In May 2019, a Bitdefender blog post summarized research into another side-channel attack mechanism based on speculative execution. At the time, as covered in the disclosure timeline in the whitepaper, we agreed to hold back publication of the in-depth research whitepaper on the speculative-execution side-channel mechanisms discovered. The whitepaper, titled “Security implications of speculatively executing segmentation related instructions on Intel CPUs”, is co-authored by the same two researchers as the SWAPGS attack whitepaper, and is available here.

Q. What are the most sensitive pieces of information stored in kernel? Passwords? Access credentials?

A. Sensitive information can be anything that could allow the attacker to further develop an attack.

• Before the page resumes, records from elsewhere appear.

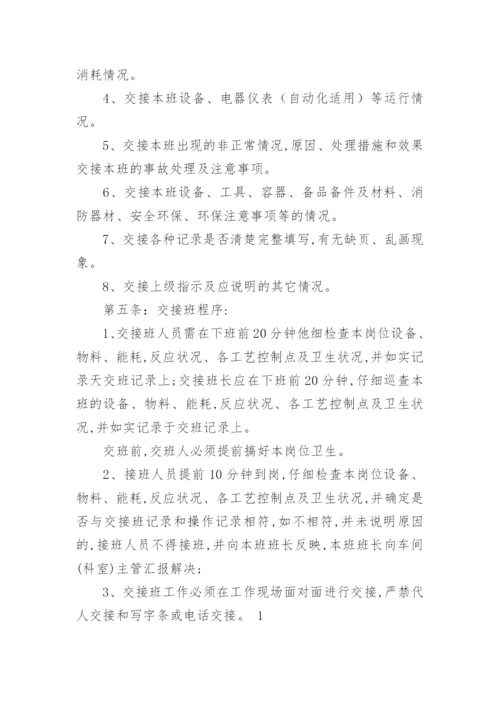 消耗情况。

4、交接本班设备、电器仪表（自动化适用）等运行情况。

5、交接本班出现的非正常情况,原因、处理措施和效果交接本班的事故处理及注意事项。

6、交接本班设备、工具、容器、备品备件及材料、消防器材、安全环保、环保注意事项等的情况。

7、交接各种记录是否清楚完整填写,有无缺页、乱画现象。

8、交接上级指示及应说明的其它情况。

第五条：交接班程序：

1、交接班人员需在下班前20分钟他细检查本岗位设备、物料、能耗,反应状况、各工艺控制点及卫生状况,并如实记录天交班记录上;交接班长应在下班前20分钟,仔细巡查本班的设备、物料、能耗,反应状况、各工艺控制点及卫生状况,并如实记录于交班记录上。

交班前,交班人必须提前搞好本岗位卫生。

2、接班人员提前10分钟到岗,仔细检查本岗位设备、物料、能耗,反应状况、各工艺控制点及卫生状况,并确定是否与交接班记录和操作记录相符,如不相符,并未说明原因的,接班人员不得接班,并向本班班长反映,本班班长向车间(科室)主管汇报解决;

3、交接班工作必须在工作现场面对面进行交接,严禁代人交接和写字条或电话交接。 1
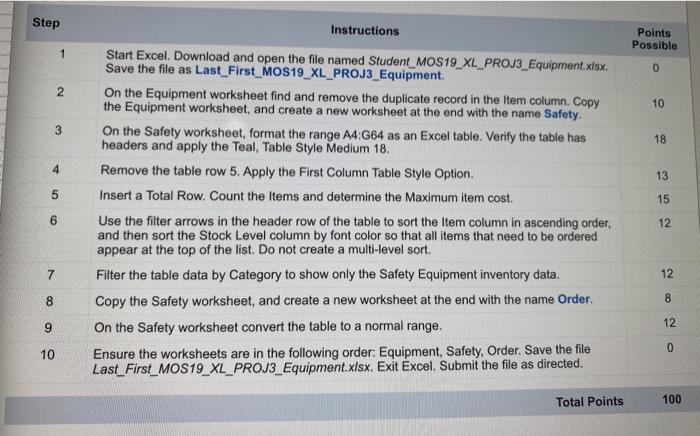 | Step | Instructions | Points Possible |
|---|---|---|
| 1 | Start Excel. Download and open the file named Student_MOS19_XL_PROJ3_Equipment.xlsx. Save the file as Last_First_MOS19_XL_PROJ3_Equipment. | 0 |
| 2 | On the Equipment worksheet find and remove the duplicate record in the Item column. Copy the Equipment worksheet, and create a new worksheet at the end with the name Safety. | 10 |
| 3 | On the Safety worksheet, format the range A4:G64 as an Excel table. Verify the table has headers and apply the Teal, Table Style Medium 18. | 18 |
| 4 | Remove the table row 5. Apply the First Column Table Style Option. | 13 |
| 5 | Insert a Total Row. Count the Items and determine the Maximum item cost. | 15 |
| 6 | Use the filter arrows in the header row of the table to sort the Item column in ascending order, and then sort the Stock Level column by font color so that all items that need to be ordered appear at the top of the list. Do not create a multi-level sort. | 12 |
| 7 | Filter the table data by Category to show only the Safety Equipment inventory data. | 12 |
| 8 | Copy the Safety worksheet, and create a new worksheet at the end with the name Order. | 8 |
| 9 | On the Safety worksheet convert the table to a normal range. | 12 |
| 10 | Ensure the worksheets are in the following order: Equipment, Safety, Order. Save the file Last_First_MOS19_XL_PROJ3_Equipment.xlsx. Exit Excel. Submit the file as directed. | 0 |
| | Total Points | 100 |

For example, pointers or addresses that may allow an attacker to further perform a privilege escalation. An attacker could also exfiltrate other pieces of sensitive information, such as passwords, encryption keys, tokens or access credentials, that may be present in kernel memory.

Q. Might this vulnerability expose credit card details stored in Google accounts and browsers?

A. If the information stolen initially allows the cybercriminal to further develop an attack (for example, a privilege escalation), yes, this is possible.

Q. What Intel processors are impacted? What series and years?

A. All Intel CPUs that support SWAPGS and WRGSBASE instructions are affected. This means basically anything from Intel Ivy Bridge (introduced 2012) to the latest processor series on the market.

Q. What kind of devices are impacted? Servers only? Are laptops and desktops at risk?

A. Any device running an Intel Ivy Bridge or newer CPU: desktops, laptops, servers, etc. Both home and enterprise users are impacted by this vulnerability.

Q. If I am using Apple, am I at risk?

A. We expect that Apple devices are NOT vulnerable, but we must wait for their official position once everything is released.